Marky Post Approval Classification Project

Feature Importance

Challenge, Data Preprocessing, Feature Selection

We were given a dataset of social media post features and took the easiest features to encode and use in our model. For our features, we used the Font, Theme, Tone, User Edit, Logo, Prompt, and Switchboard Template. When encoding the captions, we focused on the number of words, the emoji presence, and hashtag presence, leading to Caption Length, Emoji, and Hashtag. We also decided to look at how long the user had used the website and how old the post is, leaning to Post Days and User Days. We determined that some of the features weren't easily encoded into a few categories, so we ignored these complex features in favor of simple ones. Attached is an example picture of our training data.

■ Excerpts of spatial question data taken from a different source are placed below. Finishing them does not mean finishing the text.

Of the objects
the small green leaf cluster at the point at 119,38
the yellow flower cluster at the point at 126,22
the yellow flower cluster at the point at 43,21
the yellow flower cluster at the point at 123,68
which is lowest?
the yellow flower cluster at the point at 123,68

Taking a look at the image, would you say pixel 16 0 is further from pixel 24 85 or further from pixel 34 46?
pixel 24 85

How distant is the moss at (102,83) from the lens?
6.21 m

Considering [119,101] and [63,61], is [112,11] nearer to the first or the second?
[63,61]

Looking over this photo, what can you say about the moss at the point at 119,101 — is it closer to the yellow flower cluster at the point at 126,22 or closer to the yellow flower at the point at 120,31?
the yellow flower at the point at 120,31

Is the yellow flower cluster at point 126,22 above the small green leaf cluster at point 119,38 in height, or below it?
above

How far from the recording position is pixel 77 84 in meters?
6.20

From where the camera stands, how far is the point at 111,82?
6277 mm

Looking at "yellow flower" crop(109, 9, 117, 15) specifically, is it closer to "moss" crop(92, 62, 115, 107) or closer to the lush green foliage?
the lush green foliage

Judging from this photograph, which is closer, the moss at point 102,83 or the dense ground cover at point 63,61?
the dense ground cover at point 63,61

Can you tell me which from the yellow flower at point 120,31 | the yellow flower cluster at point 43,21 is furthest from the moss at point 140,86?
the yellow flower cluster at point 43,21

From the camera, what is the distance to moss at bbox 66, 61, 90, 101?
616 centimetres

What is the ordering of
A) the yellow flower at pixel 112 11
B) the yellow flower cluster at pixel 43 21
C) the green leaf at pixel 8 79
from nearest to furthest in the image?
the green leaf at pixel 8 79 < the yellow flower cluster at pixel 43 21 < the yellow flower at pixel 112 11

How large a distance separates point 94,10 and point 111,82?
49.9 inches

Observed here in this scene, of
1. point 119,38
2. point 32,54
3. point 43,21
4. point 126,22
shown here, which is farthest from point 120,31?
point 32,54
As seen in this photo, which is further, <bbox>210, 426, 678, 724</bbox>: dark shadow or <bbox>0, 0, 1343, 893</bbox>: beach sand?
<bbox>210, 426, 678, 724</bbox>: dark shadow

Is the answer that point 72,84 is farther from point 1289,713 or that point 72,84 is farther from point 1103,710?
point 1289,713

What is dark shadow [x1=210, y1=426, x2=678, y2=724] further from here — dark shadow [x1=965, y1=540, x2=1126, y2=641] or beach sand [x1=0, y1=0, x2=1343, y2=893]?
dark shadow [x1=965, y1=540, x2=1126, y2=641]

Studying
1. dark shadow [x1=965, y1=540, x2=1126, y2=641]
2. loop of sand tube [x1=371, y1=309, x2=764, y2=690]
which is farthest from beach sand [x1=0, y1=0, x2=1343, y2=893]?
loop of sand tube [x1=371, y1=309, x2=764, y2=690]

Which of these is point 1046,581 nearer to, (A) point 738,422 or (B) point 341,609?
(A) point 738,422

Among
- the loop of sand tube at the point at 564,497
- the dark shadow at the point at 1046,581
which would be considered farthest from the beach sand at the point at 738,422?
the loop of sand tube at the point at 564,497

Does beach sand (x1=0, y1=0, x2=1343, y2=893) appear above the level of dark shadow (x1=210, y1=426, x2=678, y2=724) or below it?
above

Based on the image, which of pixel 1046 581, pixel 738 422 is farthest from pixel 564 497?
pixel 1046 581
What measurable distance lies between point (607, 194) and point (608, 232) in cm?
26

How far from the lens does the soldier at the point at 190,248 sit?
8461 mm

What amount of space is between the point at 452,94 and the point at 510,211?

Model Development, Hyperparameter Tuning

We tested a few different models using K-fold cross validation, but the difference in errors was very minimal. As a result, we decided to utilize Random Forest, as it's a usually strong performer and easy to interpret. We were able to hyperparameter tune our Random Forest model using a grid search on the number of trees, tree depth and loss function.

Results

Our results were a score of 0.7464 on Kaggle. We were alsoable to visualize our feature importance since we utilized the Random Forest model. We found that most important features were caption length, summary length, and the age of the user and the post. This creates value because you could run A/B testing on the most important features to tune your model to make the most approved content generally.

Challenges, and Mistakes

One of our biggest challenges was deciding which features to include or not. Many features were too complex for simple evaluation, and were probably a project on their own to extract some form of information or to convert into a more latent representation. We also made the mistake of not employing more statistical tests to find insights within our data, so while our model performed decent it may not be as robust. We also did not employ version control, as a result we had some roadblocks with inconsistent data that we decided to fix.

Moving Forward, and What We Learned

While we may not have gone through a more rigorous process compared to more established teams, our team was able to learn a lot about the scientific process and machine learning. With more time and resources we could have employed deep learning for classification, and a more rigorous training process for hyperparameter tuning. We could have also done a more exhaustive approach and throwing even more models during our model selection phase, but we decided to aim for interpretability to aid in business decision making. Our model is relatively lightweight, so model deployment within an API would be relatively easy, as well as being able to train the model for future use.